The proposal faced stiff opposition from Saudi Arabia and its coalition partners. The United States, Great Britain and France remained virtually silent on the issue, to the dismay of human rights groups.
"By failing to set up a serious UN inquiry on war-torn Yemen, the Human Rights Council squandered an important chance to deter further abuses," said Philippe Dam, a deputy director for Human Rights Watch.
Meanwhile, several American politicians at a forum in Washington DC appeared reluctant to speak critically of the high number of Yemeni civilian casualties caused by Saudi-led airstrikes.
"Nice to see you," Mitt Romney told Lee Fang, a reporter with The Intercept, when asked whether he had concerns about the bombing campaign in Yemen. Sen. Chris Coons of Delaware, a Democrat who founded the Human Rights Caucus in his chamber, ignored Fang's questions about Saudi Arabia. So did Sen. Mark Warner, a Virginia Democrat.

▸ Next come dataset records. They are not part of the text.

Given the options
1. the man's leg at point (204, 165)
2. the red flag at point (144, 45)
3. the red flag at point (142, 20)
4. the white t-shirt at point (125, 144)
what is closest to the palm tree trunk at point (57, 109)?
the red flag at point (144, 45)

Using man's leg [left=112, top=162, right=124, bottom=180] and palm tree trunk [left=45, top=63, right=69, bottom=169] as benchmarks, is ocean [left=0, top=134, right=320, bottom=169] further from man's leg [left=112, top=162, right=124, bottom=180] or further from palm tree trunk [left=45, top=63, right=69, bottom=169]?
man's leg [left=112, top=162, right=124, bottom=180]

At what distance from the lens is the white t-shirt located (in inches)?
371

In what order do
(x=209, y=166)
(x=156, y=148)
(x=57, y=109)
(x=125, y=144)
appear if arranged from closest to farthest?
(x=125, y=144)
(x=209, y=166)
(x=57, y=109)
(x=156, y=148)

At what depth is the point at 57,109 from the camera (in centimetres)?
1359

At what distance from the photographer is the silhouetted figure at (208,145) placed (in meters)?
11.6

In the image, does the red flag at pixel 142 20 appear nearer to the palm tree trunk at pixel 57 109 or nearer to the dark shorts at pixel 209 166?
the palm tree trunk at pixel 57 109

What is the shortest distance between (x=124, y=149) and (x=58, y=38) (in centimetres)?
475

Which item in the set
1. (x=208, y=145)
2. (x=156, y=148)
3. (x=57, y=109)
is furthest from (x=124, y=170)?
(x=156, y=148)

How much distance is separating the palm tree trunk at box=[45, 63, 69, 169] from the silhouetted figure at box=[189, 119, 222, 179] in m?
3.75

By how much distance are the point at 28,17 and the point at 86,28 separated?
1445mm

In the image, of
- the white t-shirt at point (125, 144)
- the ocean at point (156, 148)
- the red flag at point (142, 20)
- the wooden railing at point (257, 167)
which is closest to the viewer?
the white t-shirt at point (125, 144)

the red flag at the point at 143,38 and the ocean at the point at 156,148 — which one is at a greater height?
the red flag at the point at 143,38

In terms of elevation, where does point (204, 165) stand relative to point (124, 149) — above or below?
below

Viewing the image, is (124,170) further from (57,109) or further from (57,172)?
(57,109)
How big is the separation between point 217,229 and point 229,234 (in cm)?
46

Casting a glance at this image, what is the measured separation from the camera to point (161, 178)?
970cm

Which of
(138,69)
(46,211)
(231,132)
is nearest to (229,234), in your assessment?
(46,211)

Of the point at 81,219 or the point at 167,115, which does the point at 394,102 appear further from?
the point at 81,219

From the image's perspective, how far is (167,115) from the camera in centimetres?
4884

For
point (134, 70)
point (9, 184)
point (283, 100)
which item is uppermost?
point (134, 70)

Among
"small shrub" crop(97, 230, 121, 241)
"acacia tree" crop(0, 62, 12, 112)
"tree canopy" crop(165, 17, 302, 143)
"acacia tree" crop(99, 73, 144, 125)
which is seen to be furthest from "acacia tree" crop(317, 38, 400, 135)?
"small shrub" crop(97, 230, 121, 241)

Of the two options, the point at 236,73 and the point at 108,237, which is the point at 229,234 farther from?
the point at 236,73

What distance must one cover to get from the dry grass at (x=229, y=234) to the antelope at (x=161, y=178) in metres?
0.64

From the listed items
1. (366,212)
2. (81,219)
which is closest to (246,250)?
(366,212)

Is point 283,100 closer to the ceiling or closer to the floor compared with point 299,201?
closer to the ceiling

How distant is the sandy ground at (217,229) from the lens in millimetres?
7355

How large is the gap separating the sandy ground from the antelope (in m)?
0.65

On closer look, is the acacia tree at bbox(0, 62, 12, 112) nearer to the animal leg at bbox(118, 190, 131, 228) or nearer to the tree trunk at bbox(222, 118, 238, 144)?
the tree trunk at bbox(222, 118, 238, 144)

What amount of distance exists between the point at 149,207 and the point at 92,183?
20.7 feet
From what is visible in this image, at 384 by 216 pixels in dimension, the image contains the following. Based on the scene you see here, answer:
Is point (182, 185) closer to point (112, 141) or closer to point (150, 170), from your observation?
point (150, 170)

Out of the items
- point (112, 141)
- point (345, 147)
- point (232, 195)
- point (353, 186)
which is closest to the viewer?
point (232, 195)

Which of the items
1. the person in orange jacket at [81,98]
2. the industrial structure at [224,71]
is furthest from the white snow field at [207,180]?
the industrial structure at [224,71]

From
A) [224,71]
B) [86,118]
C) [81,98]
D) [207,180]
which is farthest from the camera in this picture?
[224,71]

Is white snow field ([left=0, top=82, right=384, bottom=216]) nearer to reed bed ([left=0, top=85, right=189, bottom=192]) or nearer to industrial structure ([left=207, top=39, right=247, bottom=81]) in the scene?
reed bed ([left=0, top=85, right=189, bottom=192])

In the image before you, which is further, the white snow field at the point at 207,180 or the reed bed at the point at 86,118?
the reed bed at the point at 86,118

Fang did manage to get a detailed response on Saudi Arabia and Yemen from Arizona's John McCain, who chairs the Senate's Armed Services Committee and was the Republican's presidential nominee in 2008. McCain first insisted that Saudis had not bombed innocent civilians, calling the statement "not true." He then claimed that the Houthis had killed more civilians, which contradicts official UN tallies.